In the final indictment, a San Diego chiropractor referred patients to a licensed provider of durable medical equipment, Julian Garcia. In return Garcia paid the chiropractor $50 for each patient – in cash, to disguise the kickbacks. Garcia then improperly billed Workers Comp insurers millions for hot and cold packs for patients who had been secured by bribes.

San Quentin Counselor Gets 6 Months for Comp Fraud

A longtime counselor with the California Department of Corrections and Rehabilitation was sentenced Tuesday to six months in jail for workers’ compensation fraud and related criminal charges.

Hosea Morgan, 55, of Vacaville, worked at San Quentin State Prison. He told doctors starting in 2009 of pain in several parts of his body that kept him from walking, sitting and sleeping. Morgan told doctors that 24 years of altercations and fights with inmates had left him disabled. He received more than $50,000 for his workers’ compensation and medical claims, according to testimony during his September jury trial.

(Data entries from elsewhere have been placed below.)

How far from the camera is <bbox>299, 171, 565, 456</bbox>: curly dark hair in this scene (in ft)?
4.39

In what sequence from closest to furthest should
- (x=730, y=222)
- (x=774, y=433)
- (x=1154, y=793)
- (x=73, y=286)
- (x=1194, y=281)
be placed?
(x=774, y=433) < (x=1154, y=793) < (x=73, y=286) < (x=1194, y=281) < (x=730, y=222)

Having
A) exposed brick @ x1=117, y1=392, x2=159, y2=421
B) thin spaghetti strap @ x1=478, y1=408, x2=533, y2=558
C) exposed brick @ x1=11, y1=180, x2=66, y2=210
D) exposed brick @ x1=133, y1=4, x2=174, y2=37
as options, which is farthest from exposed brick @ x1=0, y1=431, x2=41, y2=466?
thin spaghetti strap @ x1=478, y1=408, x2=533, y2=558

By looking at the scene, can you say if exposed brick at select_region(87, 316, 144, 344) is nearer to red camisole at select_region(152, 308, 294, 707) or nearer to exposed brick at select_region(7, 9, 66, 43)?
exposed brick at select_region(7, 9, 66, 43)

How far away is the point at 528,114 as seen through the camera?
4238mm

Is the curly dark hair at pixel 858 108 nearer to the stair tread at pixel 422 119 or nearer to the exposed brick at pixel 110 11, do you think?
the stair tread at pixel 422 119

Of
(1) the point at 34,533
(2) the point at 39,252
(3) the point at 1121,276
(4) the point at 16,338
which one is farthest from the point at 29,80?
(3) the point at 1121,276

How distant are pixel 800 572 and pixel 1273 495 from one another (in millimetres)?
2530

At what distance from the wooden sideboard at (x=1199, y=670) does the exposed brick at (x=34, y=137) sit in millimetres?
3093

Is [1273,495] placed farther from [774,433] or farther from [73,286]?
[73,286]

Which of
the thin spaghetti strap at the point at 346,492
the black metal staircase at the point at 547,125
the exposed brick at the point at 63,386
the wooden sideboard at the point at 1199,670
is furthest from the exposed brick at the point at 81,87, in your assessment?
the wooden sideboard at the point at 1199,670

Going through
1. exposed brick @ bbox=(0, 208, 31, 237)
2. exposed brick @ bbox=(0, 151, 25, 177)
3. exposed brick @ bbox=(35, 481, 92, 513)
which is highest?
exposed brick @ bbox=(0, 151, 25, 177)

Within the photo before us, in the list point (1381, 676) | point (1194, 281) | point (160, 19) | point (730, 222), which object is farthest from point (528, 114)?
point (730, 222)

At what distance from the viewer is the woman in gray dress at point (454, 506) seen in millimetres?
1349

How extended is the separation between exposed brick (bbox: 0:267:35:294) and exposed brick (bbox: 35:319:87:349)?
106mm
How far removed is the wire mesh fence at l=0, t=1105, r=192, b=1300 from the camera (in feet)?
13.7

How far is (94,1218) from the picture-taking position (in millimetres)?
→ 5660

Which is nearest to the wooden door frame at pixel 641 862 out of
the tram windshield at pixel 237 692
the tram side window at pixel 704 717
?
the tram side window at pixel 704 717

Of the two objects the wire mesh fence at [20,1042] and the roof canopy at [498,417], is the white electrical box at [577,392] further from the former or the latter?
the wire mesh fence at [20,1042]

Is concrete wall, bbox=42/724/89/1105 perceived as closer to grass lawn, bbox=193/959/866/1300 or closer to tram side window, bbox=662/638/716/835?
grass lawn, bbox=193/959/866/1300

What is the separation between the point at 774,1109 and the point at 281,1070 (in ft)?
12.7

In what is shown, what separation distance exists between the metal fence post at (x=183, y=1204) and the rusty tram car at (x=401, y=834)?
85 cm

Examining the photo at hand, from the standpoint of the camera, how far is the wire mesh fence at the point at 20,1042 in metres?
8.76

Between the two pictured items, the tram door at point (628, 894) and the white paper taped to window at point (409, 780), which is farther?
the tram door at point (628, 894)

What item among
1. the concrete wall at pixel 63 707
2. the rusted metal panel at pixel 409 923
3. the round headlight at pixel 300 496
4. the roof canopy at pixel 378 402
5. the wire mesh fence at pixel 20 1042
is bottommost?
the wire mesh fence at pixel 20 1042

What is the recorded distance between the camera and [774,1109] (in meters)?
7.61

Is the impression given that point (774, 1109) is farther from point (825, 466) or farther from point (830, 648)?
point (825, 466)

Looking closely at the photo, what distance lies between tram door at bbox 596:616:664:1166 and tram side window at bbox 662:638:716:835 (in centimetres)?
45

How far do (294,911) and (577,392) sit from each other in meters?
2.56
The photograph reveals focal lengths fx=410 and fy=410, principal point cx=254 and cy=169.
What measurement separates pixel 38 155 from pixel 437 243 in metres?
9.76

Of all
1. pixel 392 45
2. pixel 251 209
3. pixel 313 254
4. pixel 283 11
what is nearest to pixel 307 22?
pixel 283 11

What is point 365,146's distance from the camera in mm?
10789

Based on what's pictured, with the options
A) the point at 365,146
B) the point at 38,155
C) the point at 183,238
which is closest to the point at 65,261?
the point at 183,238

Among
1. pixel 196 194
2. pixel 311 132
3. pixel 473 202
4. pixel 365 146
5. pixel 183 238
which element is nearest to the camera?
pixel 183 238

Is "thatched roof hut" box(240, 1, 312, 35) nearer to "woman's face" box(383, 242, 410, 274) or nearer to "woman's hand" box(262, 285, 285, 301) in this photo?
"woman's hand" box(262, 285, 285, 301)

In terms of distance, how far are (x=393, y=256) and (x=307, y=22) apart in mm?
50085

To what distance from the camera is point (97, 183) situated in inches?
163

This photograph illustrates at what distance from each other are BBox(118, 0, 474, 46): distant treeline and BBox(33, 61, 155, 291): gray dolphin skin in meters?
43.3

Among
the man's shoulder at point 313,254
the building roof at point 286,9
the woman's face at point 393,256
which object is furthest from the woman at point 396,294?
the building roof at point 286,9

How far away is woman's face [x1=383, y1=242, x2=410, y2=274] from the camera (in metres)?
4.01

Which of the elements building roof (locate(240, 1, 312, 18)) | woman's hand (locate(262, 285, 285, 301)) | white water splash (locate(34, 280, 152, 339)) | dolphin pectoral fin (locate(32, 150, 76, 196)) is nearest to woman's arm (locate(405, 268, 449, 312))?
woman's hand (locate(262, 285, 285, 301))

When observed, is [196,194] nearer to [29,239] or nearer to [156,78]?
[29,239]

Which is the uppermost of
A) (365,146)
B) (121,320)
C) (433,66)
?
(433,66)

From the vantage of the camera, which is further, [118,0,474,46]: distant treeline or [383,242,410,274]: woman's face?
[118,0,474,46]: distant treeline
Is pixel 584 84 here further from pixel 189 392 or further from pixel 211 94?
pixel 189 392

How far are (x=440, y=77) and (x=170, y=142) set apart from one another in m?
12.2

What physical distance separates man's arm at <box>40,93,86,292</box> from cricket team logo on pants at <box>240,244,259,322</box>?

Jurors in the trial watched hours of video surveillance footage of Morgan playing basketball, moving appliances, working out at a local health club and coaching basketball. Morgan was also shown performing in the play “Misery Loves Company” at the Fairfield Center for Creative Arts.

Morgan is set to be back in court in January to determine how much he will be ordered to repay the state during his five years of formal probation that follow his jail time.